Voices: The Django Debate

Image via AVClub.com

Rev. Al Sharpton’s National Action Network called for a national boycott Tuesday of action figures based on the controversial and blood-soaked slavery revenge flick Django Unchained. A 10-doll assortment of characters from the film was going for $299 on Amazon Tuesday.

“Selling this doll is highly offensive to our ancestors and the African American community,” Rev. K.W. Tulloss, NAC’s president in Los Angeles, told the Daily News. “The movie is for adults, but these are action figures that appeal to children. We don’t want other individuals to utilize them for their entertainment, to make a mockery of slavery.”

New York Daily News

First of all, Django Unchained could’ve gone horribly wrong. However brilliant a director, Quentin Tarantino is famous amongst people of color for fetishizing African-American culture, and his liberal use of the N-word in Pulp Fiction and Jackie Brown still rankles folks 15 years after the fact. Tarantino injecting a Blaxploitation-style baadassss freed slave into his vision of the antebellum South could’ve been disastrous. The director’s recent comments about Roots, which he has described as “inauthentic” also raised the eyebrows of many filmgoers who were already nervous about what his slavery narrative would bring. Any crass, gratuitous depiction of Whites raping actress Kerry Washington in a popcorn movie, and “Django Unchained” would’ve been a wrap.

But that’s not what happened.

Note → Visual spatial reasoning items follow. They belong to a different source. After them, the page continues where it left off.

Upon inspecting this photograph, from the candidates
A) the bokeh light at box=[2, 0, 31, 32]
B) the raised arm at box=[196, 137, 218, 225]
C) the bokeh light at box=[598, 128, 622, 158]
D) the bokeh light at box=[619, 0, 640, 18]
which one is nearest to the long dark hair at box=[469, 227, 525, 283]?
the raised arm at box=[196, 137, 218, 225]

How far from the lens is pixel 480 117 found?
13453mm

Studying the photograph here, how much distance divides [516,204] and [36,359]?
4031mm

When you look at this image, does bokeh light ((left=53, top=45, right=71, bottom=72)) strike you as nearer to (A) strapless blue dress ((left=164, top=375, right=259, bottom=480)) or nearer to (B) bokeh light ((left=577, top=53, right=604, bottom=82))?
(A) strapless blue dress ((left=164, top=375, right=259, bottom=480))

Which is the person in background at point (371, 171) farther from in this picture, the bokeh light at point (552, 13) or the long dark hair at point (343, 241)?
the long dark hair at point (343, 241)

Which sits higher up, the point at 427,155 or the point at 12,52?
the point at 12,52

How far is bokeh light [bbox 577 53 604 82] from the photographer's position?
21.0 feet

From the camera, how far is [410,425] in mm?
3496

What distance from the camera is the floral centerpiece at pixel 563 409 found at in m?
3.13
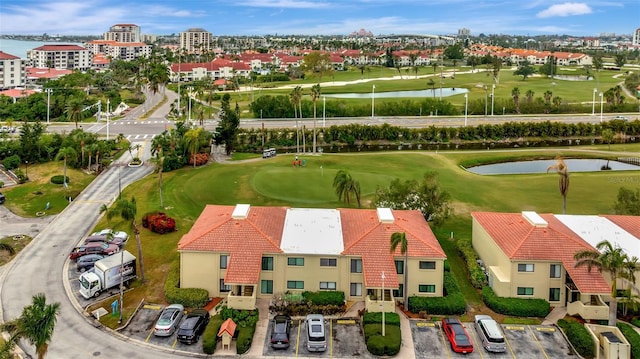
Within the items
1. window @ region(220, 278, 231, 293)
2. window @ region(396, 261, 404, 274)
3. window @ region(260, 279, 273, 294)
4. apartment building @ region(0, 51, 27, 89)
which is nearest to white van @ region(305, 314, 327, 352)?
window @ region(260, 279, 273, 294)

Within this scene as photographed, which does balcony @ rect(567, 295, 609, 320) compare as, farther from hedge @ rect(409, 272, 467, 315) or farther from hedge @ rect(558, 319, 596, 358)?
hedge @ rect(409, 272, 467, 315)

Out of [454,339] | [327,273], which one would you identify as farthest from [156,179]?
[454,339]

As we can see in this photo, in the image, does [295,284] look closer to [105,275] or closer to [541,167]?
[105,275]

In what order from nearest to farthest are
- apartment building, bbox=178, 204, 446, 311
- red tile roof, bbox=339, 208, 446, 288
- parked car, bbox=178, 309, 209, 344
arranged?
parked car, bbox=178, 309, 209, 344 < red tile roof, bbox=339, 208, 446, 288 < apartment building, bbox=178, 204, 446, 311

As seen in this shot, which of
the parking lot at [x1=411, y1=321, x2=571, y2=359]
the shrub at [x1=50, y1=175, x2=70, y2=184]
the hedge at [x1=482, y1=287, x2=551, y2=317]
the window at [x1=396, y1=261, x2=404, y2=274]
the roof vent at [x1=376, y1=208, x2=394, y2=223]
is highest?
the roof vent at [x1=376, y1=208, x2=394, y2=223]

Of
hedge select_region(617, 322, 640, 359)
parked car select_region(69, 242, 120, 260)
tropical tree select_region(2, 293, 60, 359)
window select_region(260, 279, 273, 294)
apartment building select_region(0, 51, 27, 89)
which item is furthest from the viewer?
apartment building select_region(0, 51, 27, 89)

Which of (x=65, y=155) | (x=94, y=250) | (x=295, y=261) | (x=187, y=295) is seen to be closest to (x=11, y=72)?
(x=65, y=155)

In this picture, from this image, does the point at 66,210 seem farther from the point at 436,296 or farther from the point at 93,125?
the point at 93,125
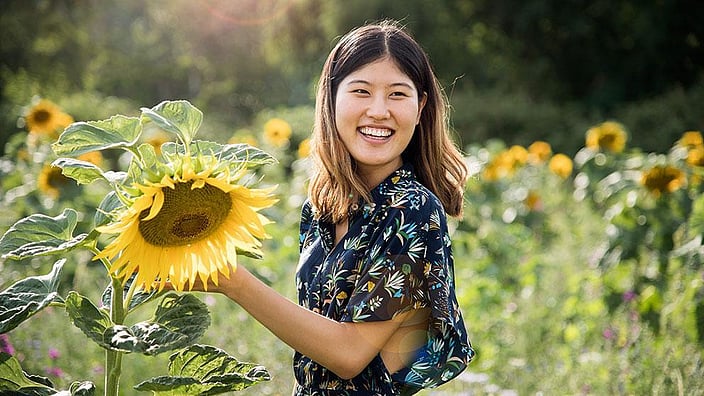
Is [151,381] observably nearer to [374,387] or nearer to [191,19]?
[374,387]

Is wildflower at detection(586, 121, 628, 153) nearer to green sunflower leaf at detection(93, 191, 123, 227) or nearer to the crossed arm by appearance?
the crossed arm

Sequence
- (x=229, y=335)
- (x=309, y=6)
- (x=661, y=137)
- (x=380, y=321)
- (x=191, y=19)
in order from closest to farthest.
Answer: (x=380, y=321)
(x=229, y=335)
(x=661, y=137)
(x=309, y=6)
(x=191, y=19)

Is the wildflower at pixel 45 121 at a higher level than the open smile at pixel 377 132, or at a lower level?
higher

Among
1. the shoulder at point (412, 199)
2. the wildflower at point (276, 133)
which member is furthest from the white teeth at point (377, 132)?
the wildflower at point (276, 133)

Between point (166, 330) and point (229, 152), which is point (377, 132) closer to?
point (229, 152)

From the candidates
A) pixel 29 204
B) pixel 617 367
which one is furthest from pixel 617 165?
pixel 29 204

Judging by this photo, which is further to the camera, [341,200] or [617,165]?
[617,165]

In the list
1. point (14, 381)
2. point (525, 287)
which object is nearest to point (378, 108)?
point (14, 381)

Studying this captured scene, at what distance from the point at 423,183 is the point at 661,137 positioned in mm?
10450

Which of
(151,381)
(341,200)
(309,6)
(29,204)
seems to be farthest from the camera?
(309,6)

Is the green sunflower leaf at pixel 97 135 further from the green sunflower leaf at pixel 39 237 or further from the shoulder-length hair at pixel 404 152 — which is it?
the shoulder-length hair at pixel 404 152

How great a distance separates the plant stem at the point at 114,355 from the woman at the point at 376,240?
0.58 feet

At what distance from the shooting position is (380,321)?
1.65 metres

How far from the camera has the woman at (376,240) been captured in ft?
5.36
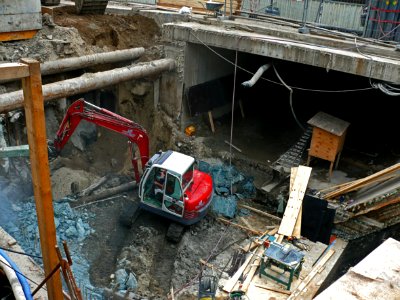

Instead, the Oscar-winning Jamie Foxx plays Django as a gunslinging superhero, the fastest gun in the West.

–Miles Marshall Lewis, Ebony

“When you look at Roots, nothing about it rings true in the storytelling, and none of the performances ring true for me either,” says Tarantino. “I didn’t see it when it first came on, but when I did I couldn’t get over how oversimplified they made everything about that time. It didn’t move me because it claimed to be something it wasn’t.”

While many white directors might shy away from criticizing such an iconic symbol of African-American culture, ­Tarantino doesn’t hold back. He’s confident in his knowledge of a time and subject most people know little about and would rather forget. He was also savvy enough to bring Hudlin on board. “There were times when I’d be filming a scene and really getting into it and Reg would just say, ‘Hey is this the story you wanted to tell?’ He’d bring the focus back if I got too carried away.”

–Alison Samuels, The Daily Beast

Academy Award-winning actor Louis Gossett, Jr., who starred in “Roots,” dismissed Tarantino’s critique, saying the “Reservoir Dogs” director was just “stirring stuff up” and making a “mockery” out of racism.

Gossett revealed that after seeing Django Unchained at a Malibu movie theater last weekend, he walked out within the first 20 minutes.

–Karu F. Daniels, The Daily Beast

Don’t expect legendary film maker Spike Lee to catch Quentin Tarantino’s latest creation.

While his own visions of race and culture have sparked dialogue beyond the New York most of his work pays homage to, the director of “Red Hook Summer” had little to say about the slavery love story Django Unchained.

“I cant speak on it ’cause I’m not gonna see it,” he tells VIBETV. “All I’m going to say is that it’s disrespectful to my ancestors. That’s just me…I’m not speaking on behalf of anybody else.”